A library element is planned but not on the short list yet. You can
work around that by internally doing a cast. As long as you observe
the commitment that buffers are not accessed simultaneously by more
than one thread you're well within defined behavior.

ok nice to know.

One more suggestion - you may want to also provide classic boring
synchronous read/write methods that take a user-provided buffer.
I'm sure people could use such e.g. when they want to stream data
inside their own threads, or even in the main thread if they don't
mind blocking.

This would mean hooking into libcurl and selecting on its sockets.
Totally doable.
I'm not sure if it'd be that easy. Using select to implement a
blocking api is possible, but select is only used to wait until data
is ready, reading and writing the data is still done by curl. And as
curl does not allow you to supply the data buffer, having
user-provided buffers is afaik impossible.

_Doable_ - not easy :)

Select will wait for data to be ready and ask curl to handle the data
chunk. Curl in turn calls back to a registered callback handler with
the data read. That handler fills the buffer provided by the user. If
not enough data has been receive an new select is performed until the
requested amount of data is read. Then the blocking method can return.

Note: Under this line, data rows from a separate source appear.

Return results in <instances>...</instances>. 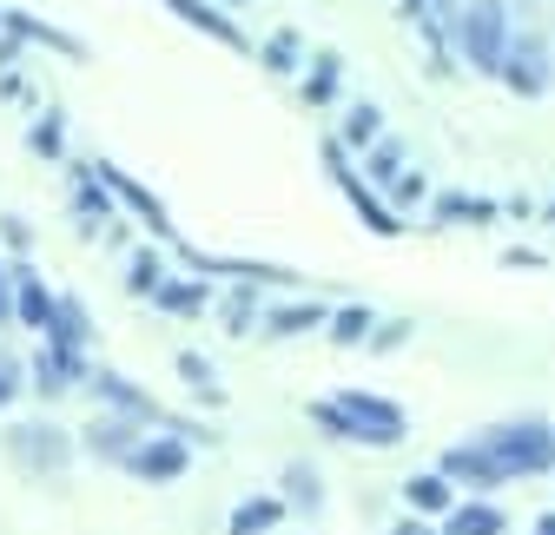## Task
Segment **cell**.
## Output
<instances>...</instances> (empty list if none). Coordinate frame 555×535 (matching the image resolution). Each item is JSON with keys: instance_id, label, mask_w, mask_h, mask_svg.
<instances>
[{"instance_id": "30bf717a", "label": "cell", "mask_w": 555, "mask_h": 535, "mask_svg": "<svg viewBox=\"0 0 555 535\" xmlns=\"http://www.w3.org/2000/svg\"><path fill=\"white\" fill-rule=\"evenodd\" d=\"M166 8H172V14H179V21H192V27H198V34H212V40H219V47H238V53H245V47H251V40H245V34H238V21H225V14H219V8H212V0H166Z\"/></svg>"}, {"instance_id": "836d02e7", "label": "cell", "mask_w": 555, "mask_h": 535, "mask_svg": "<svg viewBox=\"0 0 555 535\" xmlns=\"http://www.w3.org/2000/svg\"><path fill=\"white\" fill-rule=\"evenodd\" d=\"M390 535H437V529H430V522H424V516H403V522H397V529H390Z\"/></svg>"}, {"instance_id": "d6a6232c", "label": "cell", "mask_w": 555, "mask_h": 535, "mask_svg": "<svg viewBox=\"0 0 555 535\" xmlns=\"http://www.w3.org/2000/svg\"><path fill=\"white\" fill-rule=\"evenodd\" d=\"M34 146H40V153H53V146H60V119H47V126H34Z\"/></svg>"}, {"instance_id": "74e56055", "label": "cell", "mask_w": 555, "mask_h": 535, "mask_svg": "<svg viewBox=\"0 0 555 535\" xmlns=\"http://www.w3.org/2000/svg\"><path fill=\"white\" fill-rule=\"evenodd\" d=\"M548 219H555V206H548Z\"/></svg>"}, {"instance_id": "ffe728a7", "label": "cell", "mask_w": 555, "mask_h": 535, "mask_svg": "<svg viewBox=\"0 0 555 535\" xmlns=\"http://www.w3.org/2000/svg\"><path fill=\"white\" fill-rule=\"evenodd\" d=\"M21 456H34V462H60V456H66V436H60L53 423H27V436H21Z\"/></svg>"}, {"instance_id": "9a60e30c", "label": "cell", "mask_w": 555, "mask_h": 535, "mask_svg": "<svg viewBox=\"0 0 555 535\" xmlns=\"http://www.w3.org/2000/svg\"><path fill=\"white\" fill-rule=\"evenodd\" d=\"M278 516H285L278 496H251V503L232 509V535H264V529H278Z\"/></svg>"}, {"instance_id": "7402d4cb", "label": "cell", "mask_w": 555, "mask_h": 535, "mask_svg": "<svg viewBox=\"0 0 555 535\" xmlns=\"http://www.w3.org/2000/svg\"><path fill=\"white\" fill-rule=\"evenodd\" d=\"M8 27H14V34H27V40H47V47H60L66 60H87V47H80V40H66V34H53V27H40V21H27V14H8Z\"/></svg>"}, {"instance_id": "ba28073f", "label": "cell", "mask_w": 555, "mask_h": 535, "mask_svg": "<svg viewBox=\"0 0 555 535\" xmlns=\"http://www.w3.org/2000/svg\"><path fill=\"white\" fill-rule=\"evenodd\" d=\"M93 172H100V179L113 185V198H126V206H132L139 219H146V225H153L159 238H172V219H166V206H159V198H153L146 185H139V179H126V172H119V166H106V159H100Z\"/></svg>"}, {"instance_id": "8fae6325", "label": "cell", "mask_w": 555, "mask_h": 535, "mask_svg": "<svg viewBox=\"0 0 555 535\" xmlns=\"http://www.w3.org/2000/svg\"><path fill=\"white\" fill-rule=\"evenodd\" d=\"M503 529H509V516H503L496 503H482V496H476V503H456V509L443 516L437 535H503Z\"/></svg>"}, {"instance_id": "e0dca14e", "label": "cell", "mask_w": 555, "mask_h": 535, "mask_svg": "<svg viewBox=\"0 0 555 535\" xmlns=\"http://www.w3.org/2000/svg\"><path fill=\"white\" fill-rule=\"evenodd\" d=\"M93 383H100V396H113L119 410H132V417H159V404H153V396H146V390H132V383H119L113 370H100Z\"/></svg>"}, {"instance_id": "1f68e13d", "label": "cell", "mask_w": 555, "mask_h": 535, "mask_svg": "<svg viewBox=\"0 0 555 535\" xmlns=\"http://www.w3.org/2000/svg\"><path fill=\"white\" fill-rule=\"evenodd\" d=\"M225 317H232L225 330H251V298H232V304H225Z\"/></svg>"}, {"instance_id": "5b68a950", "label": "cell", "mask_w": 555, "mask_h": 535, "mask_svg": "<svg viewBox=\"0 0 555 535\" xmlns=\"http://www.w3.org/2000/svg\"><path fill=\"white\" fill-rule=\"evenodd\" d=\"M437 477H443V483H469V490H482V496L509 483V477H503V462L482 449V443H450L443 462H437Z\"/></svg>"}, {"instance_id": "3957f363", "label": "cell", "mask_w": 555, "mask_h": 535, "mask_svg": "<svg viewBox=\"0 0 555 535\" xmlns=\"http://www.w3.org/2000/svg\"><path fill=\"white\" fill-rule=\"evenodd\" d=\"M331 404L351 417V443H371V449H390V443H403V430H410L403 404H390V396H377V390H337Z\"/></svg>"}, {"instance_id": "f546056e", "label": "cell", "mask_w": 555, "mask_h": 535, "mask_svg": "<svg viewBox=\"0 0 555 535\" xmlns=\"http://www.w3.org/2000/svg\"><path fill=\"white\" fill-rule=\"evenodd\" d=\"M14 390H21V364L0 357V404H14Z\"/></svg>"}, {"instance_id": "ac0fdd59", "label": "cell", "mask_w": 555, "mask_h": 535, "mask_svg": "<svg viewBox=\"0 0 555 535\" xmlns=\"http://www.w3.org/2000/svg\"><path fill=\"white\" fill-rule=\"evenodd\" d=\"M371 324H377L371 304H344V311L331 317V338H337V344H364V338H371Z\"/></svg>"}, {"instance_id": "603a6c76", "label": "cell", "mask_w": 555, "mask_h": 535, "mask_svg": "<svg viewBox=\"0 0 555 535\" xmlns=\"http://www.w3.org/2000/svg\"><path fill=\"white\" fill-rule=\"evenodd\" d=\"M159 285H166V272H159V258H153V251H139V258L126 264V291H139V298H153Z\"/></svg>"}, {"instance_id": "8992f818", "label": "cell", "mask_w": 555, "mask_h": 535, "mask_svg": "<svg viewBox=\"0 0 555 535\" xmlns=\"http://www.w3.org/2000/svg\"><path fill=\"white\" fill-rule=\"evenodd\" d=\"M542 60H548L542 40H535V34H516L509 53H503V74H496V80H503L509 93H522V100H542V87H548V66H542Z\"/></svg>"}, {"instance_id": "d6986e66", "label": "cell", "mask_w": 555, "mask_h": 535, "mask_svg": "<svg viewBox=\"0 0 555 535\" xmlns=\"http://www.w3.org/2000/svg\"><path fill=\"white\" fill-rule=\"evenodd\" d=\"M384 140V119H377V106H351V119H344V153H351V146H377Z\"/></svg>"}, {"instance_id": "2e32d148", "label": "cell", "mask_w": 555, "mask_h": 535, "mask_svg": "<svg viewBox=\"0 0 555 535\" xmlns=\"http://www.w3.org/2000/svg\"><path fill=\"white\" fill-rule=\"evenodd\" d=\"M311 324H324V304H278V311L264 317L271 338H298V330H311Z\"/></svg>"}, {"instance_id": "9c48e42d", "label": "cell", "mask_w": 555, "mask_h": 535, "mask_svg": "<svg viewBox=\"0 0 555 535\" xmlns=\"http://www.w3.org/2000/svg\"><path fill=\"white\" fill-rule=\"evenodd\" d=\"M53 291L40 285V272H34V264H14V311H21V324H34V330H47L53 324Z\"/></svg>"}, {"instance_id": "8d00e7d4", "label": "cell", "mask_w": 555, "mask_h": 535, "mask_svg": "<svg viewBox=\"0 0 555 535\" xmlns=\"http://www.w3.org/2000/svg\"><path fill=\"white\" fill-rule=\"evenodd\" d=\"M535 535H555V509H542V516H535Z\"/></svg>"}, {"instance_id": "4dcf8cb0", "label": "cell", "mask_w": 555, "mask_h": 535, "mask_svg": "<svg viewBox=\"0 0 555 535\" xmlns=\"http://www.w3.org/2000/svg\"><path fill=\"white\" fill-rule=\"evenodd\" d=\"M410 198H424V172H403L397 179V206H410Z\"/></svg>"}, {"instance_id": "52a82bcc", "label": "cell", "mask_w": 555, "mask_h": 535, "mask_svg": "<svg viewBox=\"0 0 555 535\" xmlns=\"http://www.w3.org/2000/svg\"><path fill=\"white\" fill-rule=\"evenodd\" d=\"M185 462H192L185 436H153V443H139V449L126 456V470H132L139 483H172V477H185Z\"/></svg>"}, {"instance_id": "d4e9b609", "label": "cell", "mask_w": 555, "mask_h": 535, "mask_svg": "<svg viewBox=\"0 0 555 535\" xmlns=\"http://www.w3.org/2000/svg\"><path fill=\"white\" fill-rule=\"evenodd\" d=\"M166 311H179V317H192V311H205V285H159L153 291Z\"/></svg>"}, {"instance_id": "d590c367", "label": "cell", "mask_w": 555, "mask_h": 535, "mask_svg": "<svg viewBox=\"0 0 555 535\" xmlns=\"http://www.w3.org/2000/svg\"><path fill=\"white\" fill-rule=\"evenodd\" d=\"M450 0H410V14H443Z\"/></svg>"}, {"instance_id": "f1b7e54d", "label": "cell", "mask_w": 555, "mask_h": 535, "mask_svg": "<svg viewBox=\"0 0 555 535\" xmlns=\"http://www.w3.org/2000/svg\"><path fill=\"white\" fill-rule=\"evenodd\" d=\"M285 483H292V496H298L305 509H318V503H324V490H318V477L305 470V462H292V470H285Z\"/></svg>"}, {"instance_id": "5bb4252c", "label": "cell", "mask_w": 555, "mask_h": 535, "mask_svg": "<svg viewBox=\"0 0 555 535\" xmlns=\"http://www.w3.org/2000/svg\"><path fill=\"white\" fill-rule=\"evenodd\" d=\"M437 219H443V225H490L496 206H490V198H469V192H443V198H437Z\"/></svg>"}, {"instance_id": "7c38bea8", "label": "cell", "mask_w": 555, "mask_h": 535, "mask_svg": "<svg viewBox=\"0 0 555 535\" xmlns=\"http://www.w3.org/2000/svg\"><path fill=\"white\" fill-rule=\"evenodd\" d=\"M47 344H53L60 357H80V344H87V304L60 298V304H53V324H47Z\"/></svg>"}, {"instance_id": "cb8c5ba5", "label": "cell", "mask_w": 555, "mask_h": 535, "mask_svg": "<svg viewBox=\"0 0 555 535\" xmlns=\"http://www.w3.org/2000/svg\"><path fill=\"white\" fill-rule=\"evenodd\" d=\"M364 166H371V179H384V185H397V179H403V146H397V140H377Z\"/></svg>"}, {"instance_id": "484cf974", "label": "cell", "mask_w": 555, "mask_h": 535, "mask_svg": "<svg viewBox=\"0 0 555 535\" xmlns=\"http://www.w3.org/2000/svg\"><path fill=\"white\" fill-rule=\"evenodd\" d=\"M337 66H344L337 53H318V74L305 80V100H311V106H324V100H331V87H337Z\"/></svg>"}, {"instance_id": "277c9868", "label": "cell", "mask_w": 555, "mask_h": 535, "mask_svg": "<svg viewBox=\"0 0 555 535\" xmlns=\"http://www.w3.org/2000/svg\"><path fill=\"white\" fill-rule=\"evenodd\" d=\"M324 159H331V179L344 185V198H351V206L364 212V225H371L377 238H397V232H403V219H397V212L384 206V198H377V192L351 172V159H344V146H337V140H324Z\"/></svg>"}, {"instance_id": "44dd1931", "label": "cell", "mask_w": 555, "mask_h": 535, "mask_svg": "<svg viewBox=\"0 0 555 535\" xmlns=\"http://www.w3.org/2000/svg\"><path fill=\"white\" fill-rule=\"evenodd\" d=\"M298 53H305V40H298L292 27L264 40V66H271V74H298Z\"/></svg>"}, {"instance_id": "83f0119b", "label": "cell", "mask_w": 555, "mask_h": 535, "mask_svg": "<svg viewBox=\"0 0 555 535\" xmlns=\"http://www.w3.org/2000/svg\"><path fill=\"white\" fill-rule=\"evenodd\" d=\"M179 377H185V383H198L205 396H219V383H212V364H205L198 351H179Z\"/></svg>"}, {"instance_id": "4fadbf2b", "label": "cell", "mask_w": 555, "mask_h": 535, "mask_svg": "<svg viewBox=\"0 0 555 535\" xmlns=\"http://www.w3.org/2000/svg\"><path fill=\"white\" fill-rule=\"evenodd\" d=\"M403 503H410V516H450L456 509V496H450V483L430 470V477H410L403 483Z\"/></svg>"}, {"instance_id": "e575fe53", "label": "cell", "mask_w": 555, "mask_h": 535, "mask_svg": "<svg viewBox=\"0 0 555 535\" xmlns=\"http://www.w3.org/2000/svg\"><path fill=\"white\" fill-rule=\"evenodd\" d=\"M8 311H14V285H8V272H0V324H8Z\"/></svg>"}, {"instance_id": "6da1fadb", "label": "cell", "mask_w": 555, "mask_h": 535, "mask_svg": "<svg viewBox=\"0 0 555 535\" xmlns=\"http://www.w3.org/2000/svg\"><path fill=\"white\" fill-rule=\"evenodd\" d=\"M476 443L503 462V477H509V483L555 470V423H548V417H503V423L482 430Z\"/></svg>"}, {"instance_id": "4316f807", "label": "cell", "mask_w": 555, "mask_h": 535, "mask_svg": "<svg viewBox=\"0 0 555 535\" xmlns=\"http://www.w3.org/2000/svg\"><path fill=\"white\" fill-rule=\"evenodd\" d=\"M311 417L324 423V436H337V443H351V417H344V410L331 404V396H318V404H311Z\"/></svg>"}, {"instance_id": "7a4b0ae2", "label": "cell", "mask_w": 555, "mask_h": 535, "mask_svg": "<svg viewBox=\"0 0 555 535\" xmlns=\"http://www.w3.org/2000/svg\"><path fill=\"white\" fill-rule=\"evenodd\" d=\"M509 8L503 0H469L463 21H456V47L476 74H503V53H509Z\"/></svg>"}]
</instances>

I think it's not necessary to do multiple calls if the first didn't
return enough data. Most read calls are only guaranteed to return a
maximum of data, less is always possible. It's a bigger problem if
the user supplied buffer is smaller than the curl buffer. And you
always end up copying data. So it might be better
to just return a reference to the buffer allocated by curl, or just
forget about this api, curl just doesn't work well this way.

Yeah. That's part of the reason why I'm not interested in implementing it.

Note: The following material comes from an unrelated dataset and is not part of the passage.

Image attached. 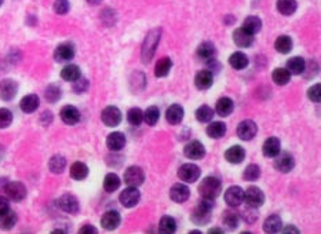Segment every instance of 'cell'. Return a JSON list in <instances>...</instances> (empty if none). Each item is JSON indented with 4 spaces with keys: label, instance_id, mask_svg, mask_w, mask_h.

But I would rather stop here feature wise and wrap
this thing up. I would like to focus my efforts on a candidate for
std.net.event/reactor/proactor module.

Have you already started working on std.net.event? Do you plan to
base that on libev / libevent?

I'll finish the curl wrapper before starting on it.

I have had a look at libev/event before and they are very nice libs.
But I think I'll have to implement it from scratch for two reasons:

1, AFAIK we cannot include code in std phobos that is not boost
licensed or a license as liberal. libev for example requires you to
distribute the license with your software.

That could indeed be a problem. I think libev/libevent even have the
same license. Probably it's really best to implement it from scratch,
but it will be quite some work. I'd still have a look at the libev
documentation though, it contains some details about OS quirks. And try
to avoid Linux AIO ;-)
2, It introduces a dependency to an external project in phobos.
Currently no dependencies are present. This makes phobos very easy to
install and use out of the box.

The optimal solution to these problems from my point of view would be
to get that "much discussed" package tool in place soon (CPAN,apt
alike).

Heck, now I think about it maybe I should do that before any std.net
stuff. Let's see how the wind blows - many interesting projects :)

I've been trying to get familiar with libev lately, so I have
bindings for livev 3.9 / 4.04 (combined, version can be selected
with version statements):
http://dl.dropbox.com/u/24218791/d/src/libev.html (comments in the c
header have been turned into doc comments. The binding is partially
based on Leandro Lucarella bindings:
http://git.llucax.com.ar/?p=software/ev.d.git)


Very nice. I've also stumbled upon some other async D libs out there
that could be a good starting point.

It seems that Leandro has both bindings and a wrapper in place. And a
wrapper is really nice to have to make it more D'ish.

Yes, I have a higher level wrapper for libev as well, but the new
'shared' stuff made it a lot more complicated to get that right.